— start DATA SUPPLIED —

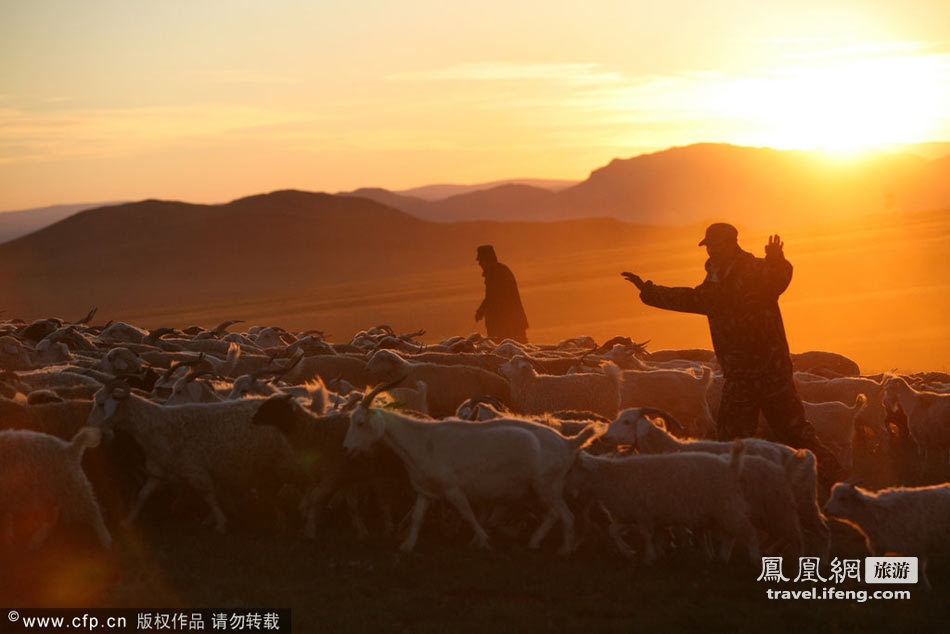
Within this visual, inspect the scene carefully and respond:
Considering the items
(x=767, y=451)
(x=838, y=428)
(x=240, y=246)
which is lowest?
(x=838, y=428)

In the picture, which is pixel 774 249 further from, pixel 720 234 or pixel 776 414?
pixel 776 414

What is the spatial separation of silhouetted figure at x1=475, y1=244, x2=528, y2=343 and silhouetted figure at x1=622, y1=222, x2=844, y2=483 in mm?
8335

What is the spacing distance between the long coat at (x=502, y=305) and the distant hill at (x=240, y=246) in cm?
5747

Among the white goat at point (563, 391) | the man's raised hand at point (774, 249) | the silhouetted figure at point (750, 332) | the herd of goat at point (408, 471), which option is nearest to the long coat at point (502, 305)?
the white goat at point (563, 391)

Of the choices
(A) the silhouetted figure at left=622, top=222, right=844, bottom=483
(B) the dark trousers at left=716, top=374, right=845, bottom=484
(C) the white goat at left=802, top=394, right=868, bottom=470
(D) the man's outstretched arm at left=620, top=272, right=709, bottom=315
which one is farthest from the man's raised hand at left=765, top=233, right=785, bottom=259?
(C) the white goat at left=802, top=394, right=868, bottom=470

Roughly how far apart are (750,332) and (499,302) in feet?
30.4

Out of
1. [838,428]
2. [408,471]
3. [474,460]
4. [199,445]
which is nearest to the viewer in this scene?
[474,460]

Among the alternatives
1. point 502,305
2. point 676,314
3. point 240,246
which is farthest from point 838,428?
point 240,246

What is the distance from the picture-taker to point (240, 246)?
4058 inches

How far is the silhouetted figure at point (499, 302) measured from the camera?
18.0 meters

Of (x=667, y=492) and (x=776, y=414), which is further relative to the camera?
(x=776, y=414)

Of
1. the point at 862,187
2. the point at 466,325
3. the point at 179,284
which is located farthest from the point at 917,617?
the point at 862,187

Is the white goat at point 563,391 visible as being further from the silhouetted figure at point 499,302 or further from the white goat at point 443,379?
the silhouetted figure at point 499,302

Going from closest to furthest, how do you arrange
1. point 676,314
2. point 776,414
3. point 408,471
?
point 408,471
point 776,414
point 676,314
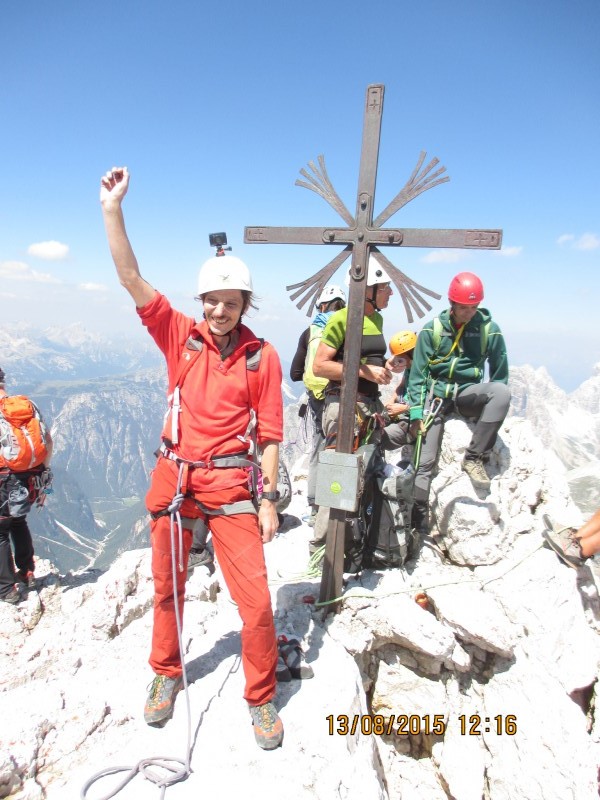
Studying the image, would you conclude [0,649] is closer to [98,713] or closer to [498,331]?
[98,713]

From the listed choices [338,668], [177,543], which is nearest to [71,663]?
[177,543]

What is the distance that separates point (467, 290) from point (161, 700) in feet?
19.8

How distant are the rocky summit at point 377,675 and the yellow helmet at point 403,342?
1.68 metres

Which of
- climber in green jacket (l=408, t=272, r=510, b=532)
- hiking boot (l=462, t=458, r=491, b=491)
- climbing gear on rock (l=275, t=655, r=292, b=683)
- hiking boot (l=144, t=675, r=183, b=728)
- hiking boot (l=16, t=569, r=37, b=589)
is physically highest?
climber in green jacket (l=408, t=272, r=510, b=532)

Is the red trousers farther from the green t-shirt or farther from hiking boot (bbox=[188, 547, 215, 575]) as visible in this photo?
hiking boot (bbox=[188, 547, 215, 575])

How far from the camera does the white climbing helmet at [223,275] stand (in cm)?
389

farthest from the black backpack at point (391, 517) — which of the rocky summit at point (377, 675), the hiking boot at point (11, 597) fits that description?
the hiking boot at point (11, 597)

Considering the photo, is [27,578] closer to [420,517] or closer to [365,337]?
[420,517]

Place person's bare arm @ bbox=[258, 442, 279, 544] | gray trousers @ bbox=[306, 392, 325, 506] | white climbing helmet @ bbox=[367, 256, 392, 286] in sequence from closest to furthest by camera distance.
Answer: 1. person's bare arm @ bbox=[258, 442, 279, 544]
2. white climbing helmet @ bbox=[367, 256, 392, 286]
3. gray trousers @ bbox=[306, 392, 325, 506]

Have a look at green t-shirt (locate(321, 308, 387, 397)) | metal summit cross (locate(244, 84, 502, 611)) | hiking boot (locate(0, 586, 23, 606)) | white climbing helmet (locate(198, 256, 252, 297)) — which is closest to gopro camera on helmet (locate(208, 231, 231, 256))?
white climbing helmet (locate(198, 256, 252, 297))

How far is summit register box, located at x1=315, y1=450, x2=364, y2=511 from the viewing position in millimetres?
5223

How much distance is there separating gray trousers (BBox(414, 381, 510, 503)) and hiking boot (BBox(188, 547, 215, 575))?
370 centimetres

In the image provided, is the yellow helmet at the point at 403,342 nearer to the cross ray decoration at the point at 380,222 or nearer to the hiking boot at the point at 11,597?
the cross ray decoration at the point at 380,222

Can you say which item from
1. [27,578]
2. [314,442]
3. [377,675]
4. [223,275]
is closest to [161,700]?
[377,675]
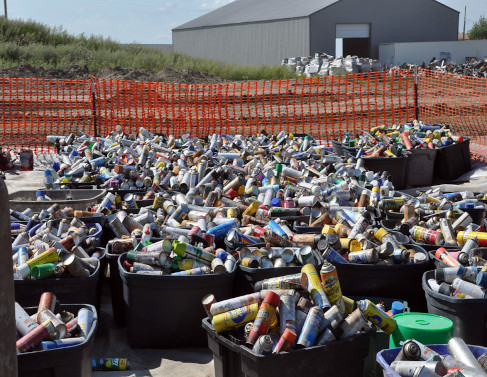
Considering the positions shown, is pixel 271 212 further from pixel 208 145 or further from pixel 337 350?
pixel 208 145

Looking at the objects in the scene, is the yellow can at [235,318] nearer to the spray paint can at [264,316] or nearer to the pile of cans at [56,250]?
the spray paint can at [264,316]

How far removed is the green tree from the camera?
65669mm

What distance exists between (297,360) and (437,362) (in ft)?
2.37

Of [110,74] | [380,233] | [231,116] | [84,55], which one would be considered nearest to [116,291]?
[380,233]

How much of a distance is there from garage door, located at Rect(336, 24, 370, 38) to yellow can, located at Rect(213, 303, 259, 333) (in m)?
38.6

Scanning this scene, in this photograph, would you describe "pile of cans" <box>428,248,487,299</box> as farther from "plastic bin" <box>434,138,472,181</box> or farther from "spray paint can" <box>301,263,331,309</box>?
"plastic bin" <box>434,138,472,181</box>

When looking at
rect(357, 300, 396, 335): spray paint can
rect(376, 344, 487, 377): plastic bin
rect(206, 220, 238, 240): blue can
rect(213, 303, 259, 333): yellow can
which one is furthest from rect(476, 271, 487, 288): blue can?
rect(206, 220, 238, 240): blue can

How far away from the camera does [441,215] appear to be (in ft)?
19.6

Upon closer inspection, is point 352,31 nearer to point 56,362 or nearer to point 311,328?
point 311,328

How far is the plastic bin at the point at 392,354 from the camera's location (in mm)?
3145

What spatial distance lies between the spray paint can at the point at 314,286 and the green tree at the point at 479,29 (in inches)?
2648

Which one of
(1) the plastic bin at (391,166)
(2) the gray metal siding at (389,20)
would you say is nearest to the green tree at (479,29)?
(2) the gray metal siding at (389,20)

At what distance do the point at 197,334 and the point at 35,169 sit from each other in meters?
7.38

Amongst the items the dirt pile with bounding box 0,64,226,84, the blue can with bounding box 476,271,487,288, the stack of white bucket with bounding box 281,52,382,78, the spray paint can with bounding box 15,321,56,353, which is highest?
the stack of white bucket with bounding box 281,52,382,78
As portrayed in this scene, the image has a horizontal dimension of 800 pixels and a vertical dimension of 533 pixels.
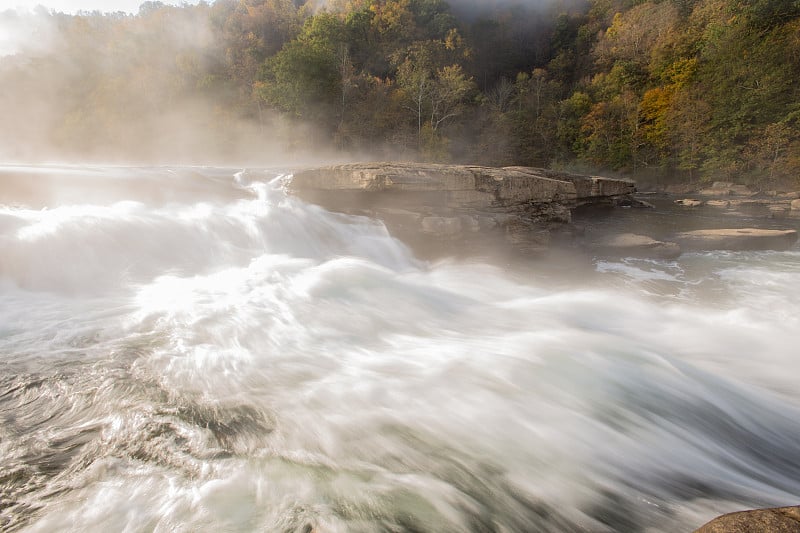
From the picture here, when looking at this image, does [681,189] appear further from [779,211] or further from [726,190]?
[779,211]

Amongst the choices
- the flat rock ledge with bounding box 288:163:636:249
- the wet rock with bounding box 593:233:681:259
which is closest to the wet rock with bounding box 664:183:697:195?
the wet rock with bounding box 593:233:681:259

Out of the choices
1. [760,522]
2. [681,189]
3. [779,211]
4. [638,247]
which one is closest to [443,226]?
[638,247]

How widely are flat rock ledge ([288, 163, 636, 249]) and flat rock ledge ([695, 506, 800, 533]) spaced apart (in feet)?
22.0

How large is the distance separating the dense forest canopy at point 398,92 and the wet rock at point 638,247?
1938 centimetres

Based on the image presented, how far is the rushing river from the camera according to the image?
1834mm

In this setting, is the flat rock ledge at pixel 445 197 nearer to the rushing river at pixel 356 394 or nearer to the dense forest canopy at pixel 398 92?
the rushing river at pixel 356 394

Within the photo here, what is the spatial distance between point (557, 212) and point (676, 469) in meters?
7.22

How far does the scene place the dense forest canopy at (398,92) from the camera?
2261 cm

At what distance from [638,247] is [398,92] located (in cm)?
2577

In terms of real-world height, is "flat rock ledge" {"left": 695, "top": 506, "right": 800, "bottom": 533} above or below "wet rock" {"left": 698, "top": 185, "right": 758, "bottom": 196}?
below

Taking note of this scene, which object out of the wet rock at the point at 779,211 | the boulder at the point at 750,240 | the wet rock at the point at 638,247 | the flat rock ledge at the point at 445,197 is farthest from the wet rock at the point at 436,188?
the wet rock at the point at 779,211

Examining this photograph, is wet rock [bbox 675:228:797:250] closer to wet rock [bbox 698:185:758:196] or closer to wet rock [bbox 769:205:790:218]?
wet rock [bbox 769:205:790:218]

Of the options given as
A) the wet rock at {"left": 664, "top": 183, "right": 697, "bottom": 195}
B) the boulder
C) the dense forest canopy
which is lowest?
the boulder

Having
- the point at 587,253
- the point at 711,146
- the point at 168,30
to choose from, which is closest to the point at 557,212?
the point at 587,253
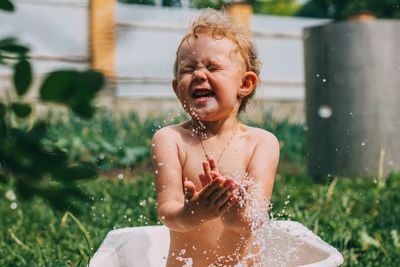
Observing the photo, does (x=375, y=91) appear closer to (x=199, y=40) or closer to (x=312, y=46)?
(x=312, y=46)

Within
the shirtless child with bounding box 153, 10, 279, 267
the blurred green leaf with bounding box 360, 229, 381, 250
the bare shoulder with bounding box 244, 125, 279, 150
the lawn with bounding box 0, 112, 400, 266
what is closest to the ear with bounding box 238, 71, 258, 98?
the shirtless child with bounding box 153, 10, 279, 267

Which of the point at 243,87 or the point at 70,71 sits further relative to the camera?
the point at 243,87

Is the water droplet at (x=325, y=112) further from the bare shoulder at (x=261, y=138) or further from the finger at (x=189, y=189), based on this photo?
the finger at (x=189, y=189)

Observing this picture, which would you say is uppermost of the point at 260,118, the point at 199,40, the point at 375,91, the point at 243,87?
the point at 199,40

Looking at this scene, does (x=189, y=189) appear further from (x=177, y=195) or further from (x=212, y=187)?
(x=177, y=195)

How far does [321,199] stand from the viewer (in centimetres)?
364

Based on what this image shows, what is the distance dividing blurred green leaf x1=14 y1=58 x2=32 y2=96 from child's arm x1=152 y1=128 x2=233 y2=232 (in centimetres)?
114

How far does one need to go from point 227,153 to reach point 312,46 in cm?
298

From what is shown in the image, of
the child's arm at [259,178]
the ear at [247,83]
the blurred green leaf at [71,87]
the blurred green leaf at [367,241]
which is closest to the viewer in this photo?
the blurred green leaf at [71,87]

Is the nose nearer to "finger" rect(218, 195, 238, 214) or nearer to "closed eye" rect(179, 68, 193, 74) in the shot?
"closed eye" rect(179, 68, 193, 74)

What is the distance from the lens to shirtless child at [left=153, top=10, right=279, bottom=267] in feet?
6.89

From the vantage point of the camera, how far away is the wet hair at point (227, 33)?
2184 mm

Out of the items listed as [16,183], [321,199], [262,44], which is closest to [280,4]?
[262,44]

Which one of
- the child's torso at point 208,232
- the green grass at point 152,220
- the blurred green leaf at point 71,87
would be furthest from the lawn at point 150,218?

— end DATA SUPPLIED —

> _TASK DESCRIPTION_: Rewrite the stretch of the listing from the line containing "How far is summit" through the line containing "370 centimetres", with "gray trousers" replaced by "black trousers" and everything else left unchanged.

> _RIGHT ANSWER_:
How far is summit register box, located at x1=315, y1=450, x2=364, y2=511 from the viewing position in millimetres?
5223

How much distance is there separating black trousers (BBox(414, 381, 510, 503)) and hiking boot (BBox(188, 547, 215, 575))?
370 centimetres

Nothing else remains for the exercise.